Monday, February 11, 2013

The Peanut Gallery: Growing Up With Harry Potter
I've come to a very, very happy realization in the last work or so, one that has been plaguing me since... oh, at least 1999. Long have I longed to know which Hogwarts house I belonged to and, after many years, I've finally figured it out. Ravenpuff. I am a Ravenpuff.

What is a Ravenpuff? Let me explain. I always kind of liked the idea of Hufflepuff, though I spent much of my youth trying to be anything but Hufflepuff (mainly because I was too often told that nice people are just pushovers), which I think backfired and just made me bitter and more the bad side of Slytherin for a while. But finally I have realized which house I belong to - partly because I don't clearly fit into any of the other houses, and also because of this fantastic Tumblr blog, Harry Potter house quotes, which accumulates quotes from famous thinkers, writers, etc and attributes them to each house. As I was nodding to each quote from Hufflepuff, I realized, "Hey, you know, that makes sense..." And it finally clicked for me. Although my friend Emma believes I am most definitely a Ravenclaw. I also very, very much like this house, what with its cleverness and love of books. I would probably try to argue that I'm not a Ravenclaw because I'm not that clever and find knowledge dangerous and powerful and it's impossible to know everything... which the reinforces my possible Ravenclaw-ness. And so, I would say, I'm a Ravenpuff; a bit of both. I like this compromise. And also, Ravenpuff is just really fun to say.
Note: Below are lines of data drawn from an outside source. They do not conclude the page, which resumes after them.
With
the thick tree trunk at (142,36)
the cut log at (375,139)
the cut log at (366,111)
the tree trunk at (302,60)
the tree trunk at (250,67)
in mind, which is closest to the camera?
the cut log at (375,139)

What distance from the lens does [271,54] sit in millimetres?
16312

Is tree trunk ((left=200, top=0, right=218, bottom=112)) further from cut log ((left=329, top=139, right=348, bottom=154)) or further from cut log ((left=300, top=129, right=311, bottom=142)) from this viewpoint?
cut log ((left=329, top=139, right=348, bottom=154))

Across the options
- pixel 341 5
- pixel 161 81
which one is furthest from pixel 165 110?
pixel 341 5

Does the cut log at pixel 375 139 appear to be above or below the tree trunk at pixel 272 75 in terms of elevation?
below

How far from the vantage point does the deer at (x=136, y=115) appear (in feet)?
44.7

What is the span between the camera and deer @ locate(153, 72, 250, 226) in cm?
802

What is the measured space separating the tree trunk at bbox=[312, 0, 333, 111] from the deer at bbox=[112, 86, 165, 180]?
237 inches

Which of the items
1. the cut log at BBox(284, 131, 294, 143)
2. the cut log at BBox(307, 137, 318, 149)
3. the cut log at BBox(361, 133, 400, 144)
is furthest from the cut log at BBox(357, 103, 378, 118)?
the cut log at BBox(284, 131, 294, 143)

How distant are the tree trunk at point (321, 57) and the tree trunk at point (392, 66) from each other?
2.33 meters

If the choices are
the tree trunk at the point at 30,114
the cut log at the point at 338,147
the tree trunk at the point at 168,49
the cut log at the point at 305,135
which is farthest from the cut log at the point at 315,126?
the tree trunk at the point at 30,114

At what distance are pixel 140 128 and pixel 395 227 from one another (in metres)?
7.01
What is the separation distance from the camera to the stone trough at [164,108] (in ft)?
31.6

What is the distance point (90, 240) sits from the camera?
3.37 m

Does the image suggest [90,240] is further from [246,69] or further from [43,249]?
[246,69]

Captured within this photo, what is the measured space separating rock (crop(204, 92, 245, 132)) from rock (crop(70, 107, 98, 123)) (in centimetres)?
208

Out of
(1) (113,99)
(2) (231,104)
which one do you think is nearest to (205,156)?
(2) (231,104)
I was talking with my friend Danielle about this one Sunday, wondering why it had taken me so long to figure out what Hogwarts house I belonged to. As Danielle and I realized, we don't have the fortune of the wizarding world, with a sorting hat to give us guidance. We have to sort ourselves and arrive upon how we describe and think of ourselves in our own minds. Realistically, anyone could fit in any house but there's bound to be one or two that you attach yourself to because of life perspectives or philosophies or whatnot. And, after a great deal of time of figuring things out and traveling through, you figure out where you belong. Even if there was a Sorting Hat to tell us which house we belonged to, we'd probably still doubt it from time to time (like dear old Neville Longbottom).

This is all just part of a massive realization of becoming an adult and realizing how important the Harry Potter series was to my life. I couldn't have asked for better books at a better time that ended up dealing with some many topics that were so relevant to my coming of age in the late 20th/early 21st century. The way the books were staggered, I grew up with Harry (more or less; I really didn't appreciate the later books until I was well out of high school) and his age often coincided with mine. These books gave me a sense of grounding in rather troubled in times and a gleam of hope when things got grim. Even when I didn't understand Harry's angst or hated him for the way he acted, I would later understand how it actually suited my mindset or characterized things my friends or I had done. Even while the wizarding world faced issues that we Muggles haven't, there's far more overlap than you notice as a high schooler, reading them to escape and relax for a while. It's only as I've gotten older that I realize how much those books spoke to problems that I had experienced.

I find it hard to believe that Harry Potter and the Deathly Hollows was released over five years ago. Honestly, it makes me feel really old. I grew up with Harry Potter and now I have to accept the fact that... well, I'm an adult, more or less. It's a bit bizarre. Here recently I keep thinking about how much this books meant to me as a kid and how much I look forward to sharing them with someone else - my kids, my friend's kids, students, peers who haven't read them, anyone really. These really are the books of a generation - and I sincerely hope they're books that will be continued on through future generations.